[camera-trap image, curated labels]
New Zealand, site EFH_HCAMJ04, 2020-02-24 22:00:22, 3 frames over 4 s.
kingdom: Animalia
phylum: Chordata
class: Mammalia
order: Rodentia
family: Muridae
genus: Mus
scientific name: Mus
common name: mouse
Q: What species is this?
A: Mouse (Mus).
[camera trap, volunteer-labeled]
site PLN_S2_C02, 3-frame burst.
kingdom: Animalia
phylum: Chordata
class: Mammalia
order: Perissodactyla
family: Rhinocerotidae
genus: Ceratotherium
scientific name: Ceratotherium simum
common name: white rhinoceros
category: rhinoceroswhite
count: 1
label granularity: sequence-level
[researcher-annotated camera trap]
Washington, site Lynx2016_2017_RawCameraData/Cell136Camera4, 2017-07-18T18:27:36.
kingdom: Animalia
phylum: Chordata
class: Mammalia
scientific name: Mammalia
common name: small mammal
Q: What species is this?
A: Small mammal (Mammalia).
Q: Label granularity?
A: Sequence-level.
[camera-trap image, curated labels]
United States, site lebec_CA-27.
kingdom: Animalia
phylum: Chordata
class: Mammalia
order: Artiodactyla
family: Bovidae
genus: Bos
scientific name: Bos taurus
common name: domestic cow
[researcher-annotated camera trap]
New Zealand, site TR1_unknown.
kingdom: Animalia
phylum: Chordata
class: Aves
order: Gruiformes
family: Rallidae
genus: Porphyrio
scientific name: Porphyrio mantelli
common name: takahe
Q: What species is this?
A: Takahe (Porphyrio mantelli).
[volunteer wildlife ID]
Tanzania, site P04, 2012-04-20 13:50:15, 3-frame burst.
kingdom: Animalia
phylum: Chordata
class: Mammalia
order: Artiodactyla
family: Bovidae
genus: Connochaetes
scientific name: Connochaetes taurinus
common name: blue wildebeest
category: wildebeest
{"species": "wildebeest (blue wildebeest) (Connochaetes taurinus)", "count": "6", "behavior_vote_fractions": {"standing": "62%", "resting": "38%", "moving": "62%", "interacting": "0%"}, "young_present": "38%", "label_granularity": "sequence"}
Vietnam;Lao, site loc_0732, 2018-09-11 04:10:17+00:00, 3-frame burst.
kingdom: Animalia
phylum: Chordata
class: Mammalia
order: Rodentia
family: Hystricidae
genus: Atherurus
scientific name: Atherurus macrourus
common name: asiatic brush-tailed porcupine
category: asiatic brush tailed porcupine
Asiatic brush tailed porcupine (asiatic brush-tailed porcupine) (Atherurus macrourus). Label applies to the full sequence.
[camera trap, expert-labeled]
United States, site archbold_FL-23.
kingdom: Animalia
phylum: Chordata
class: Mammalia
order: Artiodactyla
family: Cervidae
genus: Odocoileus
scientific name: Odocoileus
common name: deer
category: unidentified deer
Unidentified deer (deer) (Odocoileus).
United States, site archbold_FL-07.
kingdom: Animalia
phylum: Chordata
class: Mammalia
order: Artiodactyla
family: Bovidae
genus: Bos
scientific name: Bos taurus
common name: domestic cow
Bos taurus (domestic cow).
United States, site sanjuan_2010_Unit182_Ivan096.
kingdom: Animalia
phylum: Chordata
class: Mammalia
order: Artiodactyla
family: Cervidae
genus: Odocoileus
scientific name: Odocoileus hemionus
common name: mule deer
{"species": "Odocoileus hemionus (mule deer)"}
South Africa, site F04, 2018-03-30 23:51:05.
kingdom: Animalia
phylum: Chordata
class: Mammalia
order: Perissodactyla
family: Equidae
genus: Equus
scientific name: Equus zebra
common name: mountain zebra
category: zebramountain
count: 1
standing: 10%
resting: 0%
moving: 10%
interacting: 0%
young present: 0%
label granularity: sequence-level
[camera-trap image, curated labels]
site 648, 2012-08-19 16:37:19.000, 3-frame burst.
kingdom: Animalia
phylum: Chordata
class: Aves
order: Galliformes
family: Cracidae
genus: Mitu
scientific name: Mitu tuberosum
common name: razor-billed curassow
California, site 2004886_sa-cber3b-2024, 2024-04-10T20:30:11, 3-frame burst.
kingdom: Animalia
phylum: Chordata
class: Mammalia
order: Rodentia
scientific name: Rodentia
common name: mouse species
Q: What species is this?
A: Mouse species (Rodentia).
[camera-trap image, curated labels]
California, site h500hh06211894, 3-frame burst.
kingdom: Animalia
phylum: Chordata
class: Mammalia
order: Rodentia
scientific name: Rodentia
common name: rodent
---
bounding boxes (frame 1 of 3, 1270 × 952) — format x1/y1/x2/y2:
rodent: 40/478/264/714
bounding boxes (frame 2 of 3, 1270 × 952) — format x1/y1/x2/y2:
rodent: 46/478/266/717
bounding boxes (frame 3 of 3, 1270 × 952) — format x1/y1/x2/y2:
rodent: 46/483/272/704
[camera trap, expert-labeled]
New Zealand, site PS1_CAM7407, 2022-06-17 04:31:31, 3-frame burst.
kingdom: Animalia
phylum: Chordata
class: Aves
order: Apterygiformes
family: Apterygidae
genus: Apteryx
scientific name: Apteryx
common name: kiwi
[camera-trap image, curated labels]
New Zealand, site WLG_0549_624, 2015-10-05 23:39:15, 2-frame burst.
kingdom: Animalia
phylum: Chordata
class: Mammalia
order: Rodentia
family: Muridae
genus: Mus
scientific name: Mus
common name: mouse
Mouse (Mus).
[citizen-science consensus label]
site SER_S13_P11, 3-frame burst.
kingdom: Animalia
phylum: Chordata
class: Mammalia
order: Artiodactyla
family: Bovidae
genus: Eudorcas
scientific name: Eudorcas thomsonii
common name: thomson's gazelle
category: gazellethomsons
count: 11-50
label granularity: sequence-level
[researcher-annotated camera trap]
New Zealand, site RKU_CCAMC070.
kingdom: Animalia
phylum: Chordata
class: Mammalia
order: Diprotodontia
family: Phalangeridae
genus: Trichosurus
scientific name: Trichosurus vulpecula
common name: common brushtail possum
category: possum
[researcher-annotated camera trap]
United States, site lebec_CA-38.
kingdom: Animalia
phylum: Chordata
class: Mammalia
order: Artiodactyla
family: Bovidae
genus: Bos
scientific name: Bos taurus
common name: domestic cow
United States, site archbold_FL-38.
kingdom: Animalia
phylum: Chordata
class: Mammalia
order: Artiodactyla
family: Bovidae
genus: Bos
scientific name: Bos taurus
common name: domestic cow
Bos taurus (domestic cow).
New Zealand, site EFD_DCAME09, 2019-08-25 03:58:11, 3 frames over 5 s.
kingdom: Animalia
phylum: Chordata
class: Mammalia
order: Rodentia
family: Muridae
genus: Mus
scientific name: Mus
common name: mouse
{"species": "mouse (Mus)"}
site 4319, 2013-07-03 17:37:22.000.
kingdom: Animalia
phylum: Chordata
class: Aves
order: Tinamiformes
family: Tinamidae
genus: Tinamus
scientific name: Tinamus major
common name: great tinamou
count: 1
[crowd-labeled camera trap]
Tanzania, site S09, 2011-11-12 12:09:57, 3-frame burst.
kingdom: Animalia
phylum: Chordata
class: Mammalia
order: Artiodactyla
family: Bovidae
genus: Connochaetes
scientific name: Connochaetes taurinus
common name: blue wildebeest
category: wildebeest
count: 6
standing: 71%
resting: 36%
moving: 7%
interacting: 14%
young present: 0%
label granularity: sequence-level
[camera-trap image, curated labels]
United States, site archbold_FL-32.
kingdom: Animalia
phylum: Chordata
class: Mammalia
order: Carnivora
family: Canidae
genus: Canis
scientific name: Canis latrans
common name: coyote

________

Task goal: The records above must be repeated exactly, every one of them.

Exercise output:
[camera-trap image, curated labels]
New Zealand, site EFH_HCAMJ04, 2020-02-24 22:00:22, 3 frames over 4 s.
kingdom: Animalia
phylum: Chordata
class: Mammalia
order: Rodentia
family: Muridae
genus: Mus
scientific name: Mus
common name: mouse
Q: What species is this?
A: Mouse (Mus).
[camera trap, volunteer-labeled]
site PLN_S2_C02, 3-frame burst.
kingdom: Animalia
phylum: Chordata
class: Mammalia
order: Perissodactyla
family: Rhinocerotidae
genus: Ceratotherium
scientific name: Ceratotherium simum
common name: white rhinoceros
category: rhinoceroswhite
count: 1
label granularity: sequence-level
[researcher-annotated camera trap]
Washington, site Lynx2016_2017_RawCameraData/Cell136Camera4, 2017-07-18T18:27:36.
kingdom: Animalia
phylum: Chordata
class: Mammalia
scientific name: Mammalia
common name: small mammal
Q: What species is this?
A: Small mammal (Mammalia).
Q: Label granularity?
A: Sequence-level.
[camera-trap image, curated labels]
United States, site lebec_CA-27.
kingdom: Animalia
phylum: Chordata
class: Mammalia
order: Artiodactyla
family: Bovidae
genus: Bos
scientific name: Bos taurus
common name: domestic cow
[researcher-annotated camera trap]
New Zealand, site TR1_unknown.
kingdom: Animalia
phylum: Chordata
class: Aves
order: Gruiformes
family: Rallidae
genus: Porphyrio
scientific name: Porphyrio mantelli
common name: takahe
Q: What species is this?
A: Takahe (Porphyrio mantelli).
[volunteer wildlife ID]
Tanzania, site P04, 2012-04-20 13:50:15, 3-frame burst.
kingdom: Animalia
phylum: Chordata
class: Mammalia
order: Artiodactyla
family: Bovidae
genus: Connochaetes
scientific name: Connochaetes taurinus
common name: blue wildebeest
category: wildebeest
{"species": "wildebeest (blue wildebeest) (Connochaetes taurinus)", "count": "6", "behavior_vote_fractions": {"standing": "62%", "resting": "38%", "moving": "62%", "interacting": "0%"}, "young_present": "38%", "label_granularity": "sequence"}
Vietnam;Lao, site loc_0732, 2018-09-11 04:10:17+00:00, 3-frame burst.
kingdom: Animalia
phylum: Chordata
class: Mammalia
order: Rodentia
family: Hystricidae
genus: Atherurus
scientific name: Atherurus macrourus
common name: asiatic brush-tailed porcupine
category: asiatic brush tailed porcupine
Asiatic brush tailed porcupine (asiatic brush-tailed porcupine) (Atherurus macrourus). Label applies to the full sequence.
[camera trap, expert-labeled]
United States, site archbold_FL-23.
kingdom: Animalia
phylum: Chordata
class: Mammalia
order: Artiodactyla
family: Cervidae
genus: Odocoileus
scientific name: Odocoileus
common name: deer
category: unidentified deer
Unidentified deer (deer) (Odocoileus).
United States, site archbold_FL-07.
kingdom: Animalia
phylum: Chordata
class: Mammalia
order: Artiodactyla
family: Bovidae
genus: Bos
scientific name: Bos taurus
common name: domestic cow
Bos taurus (domestic cow).
United States, site sanjuan_2010_Unit182_Ivan096.
kingdom: Animalia
phylum: Chordata
class: Mammalia
order: Artiodactyla
family: Cervidae
genus: Odocoileus
scientific name: Odocoileus hemionus
common name: mule deer
{"species": "Odocoileus hemionus (mule deer)"}
South Africa, site F04, 2018-03-30 23:51:05.
kingdom: Animalia
phylum: Chordata
class: Mammalia
order: Perissodactyla
family: Equidae
genus: Equus
scientific name: Equus zebra
common name: mountain zebra
category: zebramountain
count: 1
standing: 10%
resting: 0%
moving: 10%
interacting: 0%
young present: 0%
label granularity: sequence-level
[camera-trap image, curated labels]
site 648, 2012-08-19 16:37:19.000, 3-frame burst.
kingdom: Animalia
phylum: Chordata
class: Aves
order: Galliformes
family: Cracidae
genus: Mitu
scientific name: Mitu tuberosum
common name: razor-billed curassow
California, site 2004886_sa-cber3b-2024, 2024-04-10T20:30:11, 3-frame burst.
kingdom: Animalia
phylum: Chordata
class: Mammalia
order: Rodentia
scientific name: Rodentia
common name: mouse species
Q: What species is this?
A: Mouse species (Rodentia).
[camera-trap image, curated labels]
California, site h500hh06211894, 3-frame burst.
kingdom: Animalia
phylum: Chordata
class: Mammalia
order: Rodentia
scientific name: Rodentia
common name: rodent
---
bounding boxes (frame 1 of 3, 1270 × 952) — format x1/y1/x2/y2:
rodent: 40/478/264/714
bounding boxes (frame 2 of 3, 1270 × 952) — format x1/y1/x2/y2:
rodent: 46/478/266/717
bounding boxes (frame 3 of 3, 1270 × 952) — format x1/y1/x2/y2:
rodent: 46/483/272/704
[camera trap, expert-labeled]
New Zealand, site PS1_CAM7407, 2022-06-17 04:31:31, 3-frame burst.
kingdom: Animalia
phylum: Chordata
class: Aves
order: Apterygiformes
family: Apterygidae
genus: Apteryx
scientific name: Apteryx
common name: kiwi
[camera-trap image, curated labels]
New Zealand, site WLG_0549_624, 2015-10-05 23:39:15, 2-frame burst.
kingdom: Animalia
phylum: Chordata
class: Mammalia
order: Rodentia
family: Muridae
genus: Mus
scientific name: Mus
common name: mouse
Mouse (Mus).
[citizen-science consensus label]
site SER_S13_P11, 3-frame burst.
kingdom: Animalia
phylum: Chordata
class: Mammalia
order: Artiodactyla
family: Bovidae
genus: Eudorcas
scientific name: Eudorcas thomsonii
common name: thomson's gazelle
category: gazellethomsons
count: 11-50
label granularity: sequence-level
[researcher-annotated camera trap]
New Zealand, site RKU_CCAMC070.
kingdom: Animalia
phylum: Chordata
class: Mammalia
order: Diprotodontia
family: Phalangeridae
genus: Trichosurus
scientific name: Trichosurus vulpecula
common name: common brushtail possum
category: possum
[researcher-annotated camera trap]
United States, site lebec_CA-38.
kingdom: Animalia
phylum: Chordata
class: Mammalia
order: Artiodactyla
family: Bovidae
genus: Bos
scientific name: Bos taurus
common name: domestic cow
United States, site archbold_FL-38.
kingdom: Animalia
phylum: Chordata
class: Mammalia
order: Artiodactyla
family: Bovidae
genus: Bos
scientific name: Bos taurus
common name: domestic cow
Bos taurus (domestic cow).
New Zealand, site EFD_DCAME09, 2019-08-25 03:58:11, 3 frames over 5 s.
kingdom: Animalia
phylum: Chordata
class: Mammalia
order: Rodentia
family: Muridae
genus: Mus
scientific name: Mus
common name: mouse
{"species": "mouse (Mus)"}
site 4319, 2013-07-03 17:37:22.000.
kingdom: Animalia
phylum: Chordata
class: Aves
order: Tinamiformes
family: Tinamidae
genus: Tinamus
scientific name: Tinamus major
common name: great tinamou
count: 1
[crowd-labeled camera trap]
Tanzania, site S09, 2011-11-12 12:09:57, 3-frame burst.
kingdom: Animalia
phylum: Chordata
class: Mammalia
order: Artiodactyla
family: Bovidae
genus: Connochaetes
scientific name: Connochaetes taurinus
common name: blue wildebeest
category: wildebeest
count: 6
standing: 71%
resting: 36%
moving: 7%
interacting: 14%
young present: 0%
label granularity: sequence-level
[camera-trap image, curated labels]
United States, site archbold_FL-32.
kingdom: Animalia
phylum: Chordata
class: Mammalia
order: Carnivora
family: Canidae
genus: Canis
scientific name: Canis latrans
common name: coyote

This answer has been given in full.